Consigna: Prosigue la reseña de Los coristas que aparece más abajo, empezando justo después de su última oración.

─── Fragmento del texto

“Me inspira la forma
inglesa-americana de contar historias, por ejemplo, La sociedad de los
poetas muertos (...) Me siento muy tocado por la forma en que pueden
alternar la comedia con cuestiones más conmovedoras”, dice el director
Christophe Barratier. Y, de alguna manera, su declaración de intenciones da
sentido a Los coristas, nominada al Oscar como Mejor Película
Extranjera y por Mejor Canción Original. Entretenida, condescendiente con
los vaivenes emocionales que se espera debe sentir el espectador, la
película nos depara también una sensación de “esto me suena de algún lado”.
El film se estructura a partir
de un flashback: dos amigos de la infancia se reencuentran después de años;
uno de ellos le muestra al otro el diario escrito en 1949 por un tal
Mathieu, celador de la escuela a la que iban de chicos. La voz en off del
celador, que promete un tono intimista, será el hilo conductor de la trama.

──────
─── Registros de datos

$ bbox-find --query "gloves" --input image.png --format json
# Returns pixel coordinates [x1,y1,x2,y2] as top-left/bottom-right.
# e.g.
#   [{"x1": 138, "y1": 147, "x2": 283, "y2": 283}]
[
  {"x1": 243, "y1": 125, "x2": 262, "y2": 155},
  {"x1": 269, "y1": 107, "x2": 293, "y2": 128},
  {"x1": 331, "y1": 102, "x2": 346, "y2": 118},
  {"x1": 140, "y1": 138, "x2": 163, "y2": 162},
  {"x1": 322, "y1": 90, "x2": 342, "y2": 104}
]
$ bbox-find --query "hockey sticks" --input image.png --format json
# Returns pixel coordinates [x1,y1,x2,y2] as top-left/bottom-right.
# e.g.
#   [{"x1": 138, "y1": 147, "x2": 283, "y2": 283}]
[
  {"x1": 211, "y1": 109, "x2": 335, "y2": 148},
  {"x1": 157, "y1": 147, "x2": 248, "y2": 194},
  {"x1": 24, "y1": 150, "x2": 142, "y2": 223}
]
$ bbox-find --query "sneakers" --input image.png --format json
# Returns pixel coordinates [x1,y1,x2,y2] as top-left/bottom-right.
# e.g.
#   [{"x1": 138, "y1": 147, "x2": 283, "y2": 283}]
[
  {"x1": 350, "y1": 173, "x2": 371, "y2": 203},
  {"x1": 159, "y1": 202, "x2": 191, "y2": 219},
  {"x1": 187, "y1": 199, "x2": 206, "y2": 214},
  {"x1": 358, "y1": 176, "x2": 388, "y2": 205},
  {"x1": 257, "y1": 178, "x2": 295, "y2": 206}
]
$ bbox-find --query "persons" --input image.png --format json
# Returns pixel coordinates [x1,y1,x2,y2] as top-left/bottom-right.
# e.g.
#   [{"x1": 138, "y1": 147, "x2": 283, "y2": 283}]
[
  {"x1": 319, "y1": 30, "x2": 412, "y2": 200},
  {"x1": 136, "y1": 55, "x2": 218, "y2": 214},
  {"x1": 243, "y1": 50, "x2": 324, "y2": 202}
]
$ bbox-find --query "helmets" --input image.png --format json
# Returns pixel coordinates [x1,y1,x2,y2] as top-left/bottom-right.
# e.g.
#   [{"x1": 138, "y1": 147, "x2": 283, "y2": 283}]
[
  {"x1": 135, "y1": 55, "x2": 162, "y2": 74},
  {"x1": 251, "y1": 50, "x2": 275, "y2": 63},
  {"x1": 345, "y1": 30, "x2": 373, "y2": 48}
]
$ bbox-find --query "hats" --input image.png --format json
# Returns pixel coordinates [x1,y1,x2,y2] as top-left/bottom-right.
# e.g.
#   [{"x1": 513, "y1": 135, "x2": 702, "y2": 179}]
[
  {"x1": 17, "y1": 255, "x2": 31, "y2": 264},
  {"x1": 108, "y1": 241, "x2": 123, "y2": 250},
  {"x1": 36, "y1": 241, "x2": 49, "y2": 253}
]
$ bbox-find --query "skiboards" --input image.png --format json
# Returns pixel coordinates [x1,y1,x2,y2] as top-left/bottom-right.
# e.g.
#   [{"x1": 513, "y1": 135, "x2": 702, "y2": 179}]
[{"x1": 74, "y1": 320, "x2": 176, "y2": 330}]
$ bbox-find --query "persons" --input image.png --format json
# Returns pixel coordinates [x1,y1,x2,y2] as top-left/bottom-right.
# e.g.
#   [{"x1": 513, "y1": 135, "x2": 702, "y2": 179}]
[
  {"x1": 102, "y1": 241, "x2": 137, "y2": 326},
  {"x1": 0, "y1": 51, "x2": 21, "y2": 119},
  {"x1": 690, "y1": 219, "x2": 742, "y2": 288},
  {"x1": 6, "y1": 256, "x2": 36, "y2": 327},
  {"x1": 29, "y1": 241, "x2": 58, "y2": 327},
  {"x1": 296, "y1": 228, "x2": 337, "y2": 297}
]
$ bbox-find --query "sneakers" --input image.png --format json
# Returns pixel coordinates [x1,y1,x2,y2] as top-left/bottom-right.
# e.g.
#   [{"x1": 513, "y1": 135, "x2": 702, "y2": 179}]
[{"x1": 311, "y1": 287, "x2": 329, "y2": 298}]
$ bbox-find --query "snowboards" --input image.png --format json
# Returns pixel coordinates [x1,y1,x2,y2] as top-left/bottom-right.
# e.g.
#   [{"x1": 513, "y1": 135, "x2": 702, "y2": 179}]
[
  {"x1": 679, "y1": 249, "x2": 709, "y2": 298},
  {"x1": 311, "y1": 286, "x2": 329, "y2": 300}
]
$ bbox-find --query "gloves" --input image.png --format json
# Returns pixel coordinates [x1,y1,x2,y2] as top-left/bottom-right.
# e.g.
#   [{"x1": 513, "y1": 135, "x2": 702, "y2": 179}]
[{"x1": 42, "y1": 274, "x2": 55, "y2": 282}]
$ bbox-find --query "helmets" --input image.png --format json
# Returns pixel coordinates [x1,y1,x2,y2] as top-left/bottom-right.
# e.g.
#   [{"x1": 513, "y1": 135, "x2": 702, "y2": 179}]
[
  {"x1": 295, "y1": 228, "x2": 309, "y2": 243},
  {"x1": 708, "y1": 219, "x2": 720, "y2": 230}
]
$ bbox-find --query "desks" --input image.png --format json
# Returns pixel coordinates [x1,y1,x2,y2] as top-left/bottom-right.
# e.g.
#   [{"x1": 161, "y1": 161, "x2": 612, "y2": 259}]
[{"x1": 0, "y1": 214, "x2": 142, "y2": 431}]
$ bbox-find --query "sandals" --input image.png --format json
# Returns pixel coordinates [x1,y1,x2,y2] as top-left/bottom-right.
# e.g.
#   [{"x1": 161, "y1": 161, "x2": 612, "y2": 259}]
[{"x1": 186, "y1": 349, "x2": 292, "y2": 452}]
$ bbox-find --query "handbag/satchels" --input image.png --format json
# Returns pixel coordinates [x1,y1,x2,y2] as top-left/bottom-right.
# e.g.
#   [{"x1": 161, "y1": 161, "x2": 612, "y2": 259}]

──────

Resultado final:
Mathieu (Gérard Jugnot), ex profesor de música,
comienza a trabajar en una escuela para chicos “con problemas” (eufemismo
que, descubrimos luego, remite a chicos huérfanos o de familias pobres que
no pueden hacerse cargo de ellos). En el momento en que llega a esa
institución sabemos que se enfrentará a un ambiente hostil: vemos a un niño
en pose esclavizada fregando el piso, al portero que se corta la cara con un
vidrio por una trampa que ha tendido uno de los alumnos, al director de la
institución imponiendo un castigo cruel a un niño elegido al azar porque
nadie ha confesado su culpabilidad. En un intento por sobrevivir, y también
por rescatar a estos iracundos y maltratados niños, Mathieu emprende la
tarea de formar un coro con ellos. El esquema que se reproduce aquí,
entonces, tiene todos los elementos necesarios para que el espectador se
“identifique” con las desventuras del celador y sus niños o, mejor dicho,
para que, así como la música, la película se vuelva “contagiosa”: entre
todos los niños hay, como en Billy Elliot o en En busca de mi
destino, un “talento en bruto”, Pierre, niño indisciplinado al que
Mathieu se empeña en encarrilar al tiempo que le dedica horas extras para
enseñarle música; también hay un niño tímido del cual los compañeros se
aprovechan (y que el celador por supuesto defiende); un director tirano, que
imparte en la escuela un régimen militarista atroz (bajo el lema que
justifica los castigos, repetido quizá demasiadas veces en boca de distintos
personajes: “acción-reacción”) y un portero bonachón que se une a la causa
de nuestro protagonista.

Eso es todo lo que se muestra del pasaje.